In addition to comparison of expression patterns among homoeoalleles, the differential expression analysis at the whole genome level between the parents and SHW lines performed to characterize the expression changes of the genes between different genomic backgrounds, revealed the large-scale repression of the D subgenome genes. The introgression of chromosomal segments from species in the secondary and tertiary gene pools has resulted in transcriptomic changes in both wheat60,61,62,63 and other polyploid species64,65. Specifically, transcriptomic analysis of wheat × Ambylopyrum muticum introgression lines indicated the suppressed expression of genes in the introgressed segments60. Similarly, a higher proportion of genes in the introgressed region were down regulated in the expression studies of wheat-barley addition lines61. Introgression of alien chromatin segments into a species leads to the suppression of alien transcripts by the host genome; though how the host genome distinguishes the alien genome remains unclear. Combining the D genome from Ae. tauschii with the AB genome in T. turgidum results in analogous responses, hinting that the AB genome acts as the native genome and the D genome as the introduced foreign chromatin in SHWs.
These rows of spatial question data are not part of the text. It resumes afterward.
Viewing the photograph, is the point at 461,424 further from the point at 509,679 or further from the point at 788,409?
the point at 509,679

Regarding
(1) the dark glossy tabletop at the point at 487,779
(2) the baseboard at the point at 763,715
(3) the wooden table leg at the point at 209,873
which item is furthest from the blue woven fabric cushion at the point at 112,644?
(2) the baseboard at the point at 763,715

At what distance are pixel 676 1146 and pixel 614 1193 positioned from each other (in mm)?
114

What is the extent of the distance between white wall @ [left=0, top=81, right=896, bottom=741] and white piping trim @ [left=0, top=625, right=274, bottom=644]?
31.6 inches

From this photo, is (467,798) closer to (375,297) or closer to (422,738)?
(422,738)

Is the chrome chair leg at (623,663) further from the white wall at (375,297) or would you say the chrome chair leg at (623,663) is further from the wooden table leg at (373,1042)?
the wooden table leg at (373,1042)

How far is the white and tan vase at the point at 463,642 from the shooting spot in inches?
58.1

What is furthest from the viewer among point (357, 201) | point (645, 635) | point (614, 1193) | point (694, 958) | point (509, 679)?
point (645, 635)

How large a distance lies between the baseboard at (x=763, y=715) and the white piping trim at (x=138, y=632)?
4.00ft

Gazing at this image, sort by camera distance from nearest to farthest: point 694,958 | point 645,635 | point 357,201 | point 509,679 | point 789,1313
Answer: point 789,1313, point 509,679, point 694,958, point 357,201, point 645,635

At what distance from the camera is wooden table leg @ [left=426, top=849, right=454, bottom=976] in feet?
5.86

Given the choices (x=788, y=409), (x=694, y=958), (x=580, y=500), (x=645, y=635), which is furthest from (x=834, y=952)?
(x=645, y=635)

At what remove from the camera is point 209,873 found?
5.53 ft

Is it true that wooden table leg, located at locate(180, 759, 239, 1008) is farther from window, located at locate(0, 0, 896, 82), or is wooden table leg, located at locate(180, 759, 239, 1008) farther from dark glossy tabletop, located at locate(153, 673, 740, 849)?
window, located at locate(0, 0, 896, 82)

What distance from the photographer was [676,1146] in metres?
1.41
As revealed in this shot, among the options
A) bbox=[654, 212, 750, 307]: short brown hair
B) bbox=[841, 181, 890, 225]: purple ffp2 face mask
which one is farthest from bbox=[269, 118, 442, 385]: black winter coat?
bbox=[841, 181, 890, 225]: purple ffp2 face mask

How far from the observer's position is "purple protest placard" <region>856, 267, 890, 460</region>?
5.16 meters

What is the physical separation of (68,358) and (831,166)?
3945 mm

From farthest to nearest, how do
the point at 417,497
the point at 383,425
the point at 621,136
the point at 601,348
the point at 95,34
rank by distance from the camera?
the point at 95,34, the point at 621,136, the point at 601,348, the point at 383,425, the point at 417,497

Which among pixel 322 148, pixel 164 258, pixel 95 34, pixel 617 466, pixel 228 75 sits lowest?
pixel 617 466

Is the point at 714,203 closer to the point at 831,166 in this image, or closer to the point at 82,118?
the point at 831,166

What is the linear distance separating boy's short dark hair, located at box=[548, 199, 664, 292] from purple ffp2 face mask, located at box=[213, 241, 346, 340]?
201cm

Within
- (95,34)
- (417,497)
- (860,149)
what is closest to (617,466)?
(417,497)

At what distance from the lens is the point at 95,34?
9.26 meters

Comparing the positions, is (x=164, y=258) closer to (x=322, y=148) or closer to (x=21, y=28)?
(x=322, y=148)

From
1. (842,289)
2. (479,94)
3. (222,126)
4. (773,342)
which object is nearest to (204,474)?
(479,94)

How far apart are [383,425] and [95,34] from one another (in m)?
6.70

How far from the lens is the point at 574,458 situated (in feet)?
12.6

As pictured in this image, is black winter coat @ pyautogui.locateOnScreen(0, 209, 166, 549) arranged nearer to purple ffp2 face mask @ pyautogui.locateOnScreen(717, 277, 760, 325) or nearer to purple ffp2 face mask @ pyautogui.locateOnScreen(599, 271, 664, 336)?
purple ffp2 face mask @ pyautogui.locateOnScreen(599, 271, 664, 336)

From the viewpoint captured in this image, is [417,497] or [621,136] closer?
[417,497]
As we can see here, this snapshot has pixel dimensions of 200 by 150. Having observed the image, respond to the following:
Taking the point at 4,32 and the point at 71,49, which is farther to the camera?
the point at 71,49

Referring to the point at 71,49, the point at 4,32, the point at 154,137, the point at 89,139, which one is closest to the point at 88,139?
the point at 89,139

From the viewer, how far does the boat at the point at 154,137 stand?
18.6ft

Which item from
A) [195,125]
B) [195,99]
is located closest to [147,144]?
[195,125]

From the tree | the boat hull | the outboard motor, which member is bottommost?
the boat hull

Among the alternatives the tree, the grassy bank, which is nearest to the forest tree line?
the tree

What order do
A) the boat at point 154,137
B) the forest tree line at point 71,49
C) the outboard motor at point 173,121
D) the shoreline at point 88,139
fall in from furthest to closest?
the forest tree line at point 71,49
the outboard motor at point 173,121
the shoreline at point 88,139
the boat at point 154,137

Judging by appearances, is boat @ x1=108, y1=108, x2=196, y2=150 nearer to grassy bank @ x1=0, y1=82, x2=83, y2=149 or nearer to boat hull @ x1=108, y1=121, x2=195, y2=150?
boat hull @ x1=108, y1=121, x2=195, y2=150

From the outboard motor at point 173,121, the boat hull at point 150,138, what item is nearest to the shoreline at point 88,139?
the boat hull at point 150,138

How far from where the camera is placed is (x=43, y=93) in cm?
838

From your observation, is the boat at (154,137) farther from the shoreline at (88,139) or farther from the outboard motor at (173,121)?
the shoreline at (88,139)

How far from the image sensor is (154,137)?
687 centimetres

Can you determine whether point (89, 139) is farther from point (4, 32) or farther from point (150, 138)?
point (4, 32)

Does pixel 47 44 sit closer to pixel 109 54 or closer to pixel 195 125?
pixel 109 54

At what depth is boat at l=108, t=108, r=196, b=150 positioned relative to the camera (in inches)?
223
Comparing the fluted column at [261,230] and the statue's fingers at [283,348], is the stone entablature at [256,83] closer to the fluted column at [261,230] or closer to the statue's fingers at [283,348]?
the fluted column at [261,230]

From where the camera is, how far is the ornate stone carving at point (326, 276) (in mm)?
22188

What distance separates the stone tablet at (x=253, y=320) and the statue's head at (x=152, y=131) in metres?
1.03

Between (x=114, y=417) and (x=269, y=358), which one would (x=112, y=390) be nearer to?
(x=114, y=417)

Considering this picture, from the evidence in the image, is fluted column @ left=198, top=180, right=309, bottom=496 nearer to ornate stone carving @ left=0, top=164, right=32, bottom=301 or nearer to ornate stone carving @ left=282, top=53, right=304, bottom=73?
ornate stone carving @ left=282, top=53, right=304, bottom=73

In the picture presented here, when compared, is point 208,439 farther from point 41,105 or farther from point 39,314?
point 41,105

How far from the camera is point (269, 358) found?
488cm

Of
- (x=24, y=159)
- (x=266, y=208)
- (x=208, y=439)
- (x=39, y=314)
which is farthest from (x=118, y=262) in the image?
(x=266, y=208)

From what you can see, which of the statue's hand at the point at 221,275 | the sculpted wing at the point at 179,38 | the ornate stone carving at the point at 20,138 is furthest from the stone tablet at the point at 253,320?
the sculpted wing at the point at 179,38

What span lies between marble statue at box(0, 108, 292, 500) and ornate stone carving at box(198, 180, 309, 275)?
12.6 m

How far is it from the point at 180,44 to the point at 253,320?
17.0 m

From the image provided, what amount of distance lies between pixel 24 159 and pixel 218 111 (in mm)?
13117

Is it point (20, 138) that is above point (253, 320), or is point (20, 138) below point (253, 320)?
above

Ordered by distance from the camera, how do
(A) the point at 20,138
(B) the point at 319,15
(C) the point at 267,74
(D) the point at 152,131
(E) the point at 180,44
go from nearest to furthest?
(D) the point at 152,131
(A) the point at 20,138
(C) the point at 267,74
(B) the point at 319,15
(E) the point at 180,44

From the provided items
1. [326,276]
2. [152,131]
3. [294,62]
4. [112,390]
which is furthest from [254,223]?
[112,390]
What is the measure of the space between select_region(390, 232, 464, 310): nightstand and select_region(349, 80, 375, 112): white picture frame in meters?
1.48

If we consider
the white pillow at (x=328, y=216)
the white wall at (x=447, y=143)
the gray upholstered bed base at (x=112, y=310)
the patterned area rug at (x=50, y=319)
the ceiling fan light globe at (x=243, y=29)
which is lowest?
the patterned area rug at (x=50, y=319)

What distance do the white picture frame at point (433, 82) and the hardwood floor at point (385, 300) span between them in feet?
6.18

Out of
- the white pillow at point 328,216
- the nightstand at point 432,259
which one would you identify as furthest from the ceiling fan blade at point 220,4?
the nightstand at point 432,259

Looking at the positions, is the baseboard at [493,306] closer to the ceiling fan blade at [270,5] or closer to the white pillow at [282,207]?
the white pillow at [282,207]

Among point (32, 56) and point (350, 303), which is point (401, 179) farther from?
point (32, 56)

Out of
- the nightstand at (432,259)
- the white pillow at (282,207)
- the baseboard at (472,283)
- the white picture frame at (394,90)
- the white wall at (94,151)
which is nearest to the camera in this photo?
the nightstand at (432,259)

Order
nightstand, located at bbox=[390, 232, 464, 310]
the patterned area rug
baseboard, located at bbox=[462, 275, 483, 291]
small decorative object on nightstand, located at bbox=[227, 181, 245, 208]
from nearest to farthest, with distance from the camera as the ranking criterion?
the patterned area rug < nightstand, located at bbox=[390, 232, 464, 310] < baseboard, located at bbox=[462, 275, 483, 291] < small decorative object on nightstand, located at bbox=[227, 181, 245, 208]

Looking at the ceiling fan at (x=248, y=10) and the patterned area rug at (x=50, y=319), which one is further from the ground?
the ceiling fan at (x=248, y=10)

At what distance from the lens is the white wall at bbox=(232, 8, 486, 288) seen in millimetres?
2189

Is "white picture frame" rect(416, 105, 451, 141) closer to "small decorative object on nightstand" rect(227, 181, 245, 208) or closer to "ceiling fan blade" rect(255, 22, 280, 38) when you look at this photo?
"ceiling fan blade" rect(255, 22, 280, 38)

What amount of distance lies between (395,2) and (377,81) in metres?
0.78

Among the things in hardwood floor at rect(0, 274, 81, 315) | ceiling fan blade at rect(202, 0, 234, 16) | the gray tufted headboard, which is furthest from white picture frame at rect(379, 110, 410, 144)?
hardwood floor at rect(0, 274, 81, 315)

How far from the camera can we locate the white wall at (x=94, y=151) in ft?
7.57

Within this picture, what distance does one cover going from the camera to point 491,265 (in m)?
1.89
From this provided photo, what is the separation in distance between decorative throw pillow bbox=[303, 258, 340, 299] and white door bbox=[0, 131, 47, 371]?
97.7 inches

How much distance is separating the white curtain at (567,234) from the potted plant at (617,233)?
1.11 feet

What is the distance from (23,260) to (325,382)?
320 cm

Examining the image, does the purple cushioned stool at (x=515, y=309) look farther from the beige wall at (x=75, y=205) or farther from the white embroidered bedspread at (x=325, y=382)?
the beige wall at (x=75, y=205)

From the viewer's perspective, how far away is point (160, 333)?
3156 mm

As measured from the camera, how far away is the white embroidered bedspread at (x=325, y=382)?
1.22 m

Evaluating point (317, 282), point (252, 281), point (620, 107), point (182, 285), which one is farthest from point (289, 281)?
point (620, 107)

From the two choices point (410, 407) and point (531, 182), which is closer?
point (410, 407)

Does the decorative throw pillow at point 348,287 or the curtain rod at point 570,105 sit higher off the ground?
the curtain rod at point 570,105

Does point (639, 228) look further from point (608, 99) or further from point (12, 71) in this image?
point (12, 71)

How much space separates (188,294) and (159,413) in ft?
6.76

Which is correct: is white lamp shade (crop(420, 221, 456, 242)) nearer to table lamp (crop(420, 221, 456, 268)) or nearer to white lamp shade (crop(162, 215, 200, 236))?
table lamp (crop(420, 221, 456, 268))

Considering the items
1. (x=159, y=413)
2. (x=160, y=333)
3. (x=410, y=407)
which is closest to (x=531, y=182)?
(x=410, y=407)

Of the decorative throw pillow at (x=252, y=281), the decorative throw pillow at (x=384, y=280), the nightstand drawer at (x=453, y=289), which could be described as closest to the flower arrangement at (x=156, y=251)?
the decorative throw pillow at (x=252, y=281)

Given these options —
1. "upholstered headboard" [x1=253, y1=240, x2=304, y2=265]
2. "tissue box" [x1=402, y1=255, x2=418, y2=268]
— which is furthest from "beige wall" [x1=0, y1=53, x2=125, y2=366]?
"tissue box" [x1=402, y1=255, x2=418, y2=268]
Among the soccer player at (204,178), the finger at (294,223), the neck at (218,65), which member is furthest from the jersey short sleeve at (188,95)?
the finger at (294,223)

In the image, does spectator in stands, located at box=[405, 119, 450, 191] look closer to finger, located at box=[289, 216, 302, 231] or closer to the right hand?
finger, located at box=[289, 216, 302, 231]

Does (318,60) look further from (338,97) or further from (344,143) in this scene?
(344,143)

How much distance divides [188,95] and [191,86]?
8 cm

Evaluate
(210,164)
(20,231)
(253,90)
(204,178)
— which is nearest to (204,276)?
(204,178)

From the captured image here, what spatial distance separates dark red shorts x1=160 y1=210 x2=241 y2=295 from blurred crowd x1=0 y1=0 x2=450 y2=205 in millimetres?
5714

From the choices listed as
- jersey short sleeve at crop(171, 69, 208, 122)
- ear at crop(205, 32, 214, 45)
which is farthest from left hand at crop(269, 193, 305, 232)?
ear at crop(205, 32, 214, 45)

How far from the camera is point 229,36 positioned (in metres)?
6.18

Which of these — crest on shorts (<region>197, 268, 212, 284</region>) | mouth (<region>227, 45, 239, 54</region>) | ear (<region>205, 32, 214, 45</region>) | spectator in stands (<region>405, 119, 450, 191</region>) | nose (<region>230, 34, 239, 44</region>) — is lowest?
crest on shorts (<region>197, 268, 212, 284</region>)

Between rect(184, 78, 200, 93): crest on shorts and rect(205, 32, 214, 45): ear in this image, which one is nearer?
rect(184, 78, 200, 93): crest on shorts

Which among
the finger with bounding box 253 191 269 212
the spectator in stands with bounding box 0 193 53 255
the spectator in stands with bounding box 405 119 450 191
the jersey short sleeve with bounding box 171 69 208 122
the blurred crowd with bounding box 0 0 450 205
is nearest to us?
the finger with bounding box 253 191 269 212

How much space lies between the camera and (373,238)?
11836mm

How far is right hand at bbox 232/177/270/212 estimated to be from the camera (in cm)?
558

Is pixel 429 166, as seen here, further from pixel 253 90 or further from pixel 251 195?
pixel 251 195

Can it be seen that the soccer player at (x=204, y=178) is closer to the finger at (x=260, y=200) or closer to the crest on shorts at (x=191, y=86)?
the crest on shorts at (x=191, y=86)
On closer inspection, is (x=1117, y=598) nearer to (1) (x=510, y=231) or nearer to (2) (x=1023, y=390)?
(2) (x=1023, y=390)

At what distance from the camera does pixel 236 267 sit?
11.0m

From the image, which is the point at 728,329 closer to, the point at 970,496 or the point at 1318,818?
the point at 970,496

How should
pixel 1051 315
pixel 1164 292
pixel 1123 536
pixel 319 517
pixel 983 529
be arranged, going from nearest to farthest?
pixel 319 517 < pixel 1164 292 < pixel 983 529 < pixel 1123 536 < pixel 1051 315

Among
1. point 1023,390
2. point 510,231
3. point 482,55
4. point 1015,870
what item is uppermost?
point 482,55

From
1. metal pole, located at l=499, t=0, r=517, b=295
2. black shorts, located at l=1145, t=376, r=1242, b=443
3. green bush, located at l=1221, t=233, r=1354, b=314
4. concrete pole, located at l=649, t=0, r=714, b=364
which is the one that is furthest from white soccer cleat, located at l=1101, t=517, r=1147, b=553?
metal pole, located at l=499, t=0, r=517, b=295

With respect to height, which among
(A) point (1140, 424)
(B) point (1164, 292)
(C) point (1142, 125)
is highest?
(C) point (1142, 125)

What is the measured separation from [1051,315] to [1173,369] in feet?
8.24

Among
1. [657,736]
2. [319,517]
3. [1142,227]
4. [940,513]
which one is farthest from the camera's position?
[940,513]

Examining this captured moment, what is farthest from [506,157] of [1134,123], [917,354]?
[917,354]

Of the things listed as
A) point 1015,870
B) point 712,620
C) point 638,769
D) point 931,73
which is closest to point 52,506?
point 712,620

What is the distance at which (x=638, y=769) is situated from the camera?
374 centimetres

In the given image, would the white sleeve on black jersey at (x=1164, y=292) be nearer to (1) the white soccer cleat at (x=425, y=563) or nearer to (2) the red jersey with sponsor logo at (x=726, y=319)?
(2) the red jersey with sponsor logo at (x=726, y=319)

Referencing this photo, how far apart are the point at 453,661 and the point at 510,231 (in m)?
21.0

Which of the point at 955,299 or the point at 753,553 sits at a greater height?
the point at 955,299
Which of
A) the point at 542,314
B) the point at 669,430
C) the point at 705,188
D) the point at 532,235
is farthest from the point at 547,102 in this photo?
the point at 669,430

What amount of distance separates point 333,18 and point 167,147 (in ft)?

The outcome of a polyploidization event at the genomic, and consequently at the phenotypic level is dependant on the genetic background of the lines involved in the hybridization event66,67. The assessment of multiple SHW lines derived from diverse tetraploid and diploid accessions showed variability in response to FHB infection, which could not be envisaged based on the FHB responses of the parent68. Similar variability based on genotypic background effects has been observed for yield-related traits of wheat lines with rye introgressions69.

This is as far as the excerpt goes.